- **Yapılacak İşler**
[a] İnterpol kararıyla ilgili haberde "Uluslararası Kriminal Polis Teşkilatı’nın (İnterpol), 15" sözlerinden "bir tahdit gözükmüyor." sözlerine kadar uzanan bölümü hiçbir değişiklik yapmadan yeniden yazın.
[b] İnterpol kararıyla ilgili haberi, son cümlesinden sonra kaldığı yerden sürdürün.

- **Verilen Metin**
++++++++

İnterpol'den erişim yasağı iddiasına ilk cevap
İnterpol, 15 Temmuz sonrası binlerce kaçak FETÖ’cünün ismini bildiren Türkiye’nin yeni veri girişi askıya alındı. Karara gerekçe olarak Türkiye’nin kısa sürede sisteme 60 bin kişilik aranan şahış yüklemesi gösterildi. Ankara’nın girişimlerine rağmen yaklaşık bir yıldır veri tabanı kullanılamayınca paralelciler rahatlıkla ülke ülke gezebildi.
Uluslararası Kriminal Polis Teşkilatı’nın (İnterpol), 15 Temmuz kanlı kalkışması sonrası Türkiye’nin aranan şahışlar veri tabanına giriş yetkisini askıya aldığı ortaya çıktı. Emniyet darbe girişiminden sonra Kaçak 60 bin kaçak FETÖ’cü için İnterpol’e bildirim yaptı.
TÜRKİYE'Yİ ASKIYA ALDI
Ancak İnterpol sayının fazla olması gerekçesiyle ‘güven sorunu’ olduğunu belirterek, Türkiye’yi askıya aldı. Böylece FETÖ firarileri başta Avrupa ve ABD olmak üzere bir çok ülkede rahatlıkla gezebildi. Çünkü paralel yapı mensubu yakalanmadan yurtdışına kaçtığında mevcut pasaportuyla gezebiliyor çünkü sistemde isminin üzerine bir tahdit gözükmüyor.
Ülkelerin aradıkları şahsa ait pasaport bilgilerini kaydettikleri veri tabanı, İnterpol GBT’si olarak da biliniyor. Bu veri tabanına kayıtlı olan pasaport numarasını dünyanın neresinde olursa olsun sisteme takıldığı anda İnterpol harekete geçiyor ve kaçak şahıslar için gözetim işlemi yapılıyor.
FETÖ'CÜLER RAHATÇA GEZEBİLECEK
Ancak İnterpol’ün bu kararı FETÖ’cülerin bu veri tabanına girmesini engelledi. Türkiye yaklaşık bir yıldır Uluslararası Kriminal Polis Teşkilatı’nın kararını değiştirmesi için girişimlerini sürdürüyor. İsimlerin rastgele belirlenmediği, FETÖ’den aranan binlerce kişiyle ilgili adli soruşturmalar yapıldığı İnterpol Genel Sekreterliği ile paylaşıldı. Bu isimlerin yıllardır süren hukuki soruşturmalar sonucunda tespit edildiğinin belirtildiği öğrenildi. İnterpolün bu yaklaşımı farklı ülkelere kaçan FETÖ’cülerin Türkiye’ye iade edilme endişesi yaşamadan, mevcut pasaportları ile seyahat etmesine olanak tanıyor.

++++++++

- **Çıkarılan Veriler**

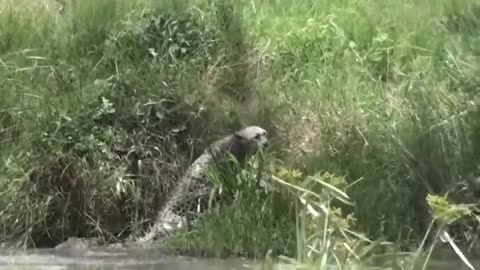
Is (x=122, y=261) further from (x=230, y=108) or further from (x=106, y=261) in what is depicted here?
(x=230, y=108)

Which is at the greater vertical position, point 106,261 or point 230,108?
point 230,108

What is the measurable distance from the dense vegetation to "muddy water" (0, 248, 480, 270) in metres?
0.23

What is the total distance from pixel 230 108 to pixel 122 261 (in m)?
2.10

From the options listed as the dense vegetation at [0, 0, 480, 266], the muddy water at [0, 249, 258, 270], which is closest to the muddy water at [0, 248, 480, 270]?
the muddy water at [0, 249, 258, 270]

++++++++

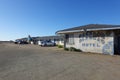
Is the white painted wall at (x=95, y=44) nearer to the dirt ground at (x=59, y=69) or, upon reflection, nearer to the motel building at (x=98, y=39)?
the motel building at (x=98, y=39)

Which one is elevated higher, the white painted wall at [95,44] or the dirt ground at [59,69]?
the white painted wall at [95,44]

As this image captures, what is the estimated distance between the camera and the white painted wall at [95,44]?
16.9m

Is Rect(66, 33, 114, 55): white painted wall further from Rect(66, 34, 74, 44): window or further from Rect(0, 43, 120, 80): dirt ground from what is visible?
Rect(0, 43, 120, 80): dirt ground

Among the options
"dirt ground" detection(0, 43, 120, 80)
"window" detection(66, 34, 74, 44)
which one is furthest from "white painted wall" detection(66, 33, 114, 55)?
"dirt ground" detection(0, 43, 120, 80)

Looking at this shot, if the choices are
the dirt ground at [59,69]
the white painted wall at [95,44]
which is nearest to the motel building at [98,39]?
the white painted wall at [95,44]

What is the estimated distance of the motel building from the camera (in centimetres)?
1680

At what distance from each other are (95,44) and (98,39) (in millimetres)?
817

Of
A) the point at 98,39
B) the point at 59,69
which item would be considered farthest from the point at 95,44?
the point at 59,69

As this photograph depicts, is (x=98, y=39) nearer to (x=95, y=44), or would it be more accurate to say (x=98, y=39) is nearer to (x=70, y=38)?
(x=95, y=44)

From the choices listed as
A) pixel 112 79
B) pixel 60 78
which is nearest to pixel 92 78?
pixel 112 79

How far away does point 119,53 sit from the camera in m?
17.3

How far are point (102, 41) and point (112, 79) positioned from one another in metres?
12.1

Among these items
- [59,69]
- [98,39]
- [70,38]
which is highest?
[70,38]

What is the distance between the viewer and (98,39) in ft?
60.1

++++++++

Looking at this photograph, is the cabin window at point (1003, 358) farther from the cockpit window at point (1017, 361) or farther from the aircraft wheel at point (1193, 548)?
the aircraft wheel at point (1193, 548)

++++++++

- **Görev Çıktıları**
[a]
Uluslararası Kriminal Polis Teşkilatı’nın (İnterpol), 15 Temmuz kanlı kalkışması sonrası Türkiye’nin aranan şahışlar veri tabanına giriş yetkisini askıya aldığı ortaya çıktı. Emniyet darbe girişiminden sonra Kaçak 60 bin kaçak FETÖ’cü için İnterpol’e bildirim yaptı.
TÜRKİYE'Yİ ASKIYA ALDI
Ancak İnterpol sayının fazla olması gerekçesiyle ‘güven sorunu’ olduğunu belirterek, Türkiye’yi askıya aldı. Böylece FETÖ firarileri başta Avrupa ve ABD olmak üzere bir çok ülkede rahatlıkla gezebildi. Çünkü paralel yapı mensubu yakalanmadan yurtdışına kaçtığında mevcut pasaportuyla gezebiliyor çünkü sistemde isminin üzerine bir tahdit gözükmüyor.

[b]
Aralarında FETÖ’cü savcılar Zekeriya Öz, Fikret Seçen, Celal Kara’nın da olduğu yargı mensubu, NATO’da görevli asker, gazeteci, polis, bürokrat gibi çok sayıda örgüt üyesi başta Avrupa ülkeleri ve ABD olmak üzere dünyanın bir çok ülkesinde rahatlıkla yaşamını sürdürüyor. Bir çok FETÖ üyesinin de iltica başvurusunda bulunduğu ve taleplerinin kabul gördüğü biliniyor. Firari FETÖ’cülerin Türkiye’den kaçmak için insan kaçakçılığı yapan çetelerle anlaştığı ve farklı yollardan ülkeden çıkmak için çabaladığı da ortaya çıkmıştı. Tüm bu tabloda İnterpol’ün kararı da FETÖ’nün firarileri için tam da istedikleri imkanı sağlamış oldu/Vatan
İnterpol'den erişim yasağı iddiasına ilk cevap
Interpol sözcüsü BBC Türkçe'nin haberine göre, 'haklarında uluslararası arama kararı bulunanlar dahil, hiçbir veri tabanında Türkiye'ye erişim yasağı getirilmediğini' söyledi.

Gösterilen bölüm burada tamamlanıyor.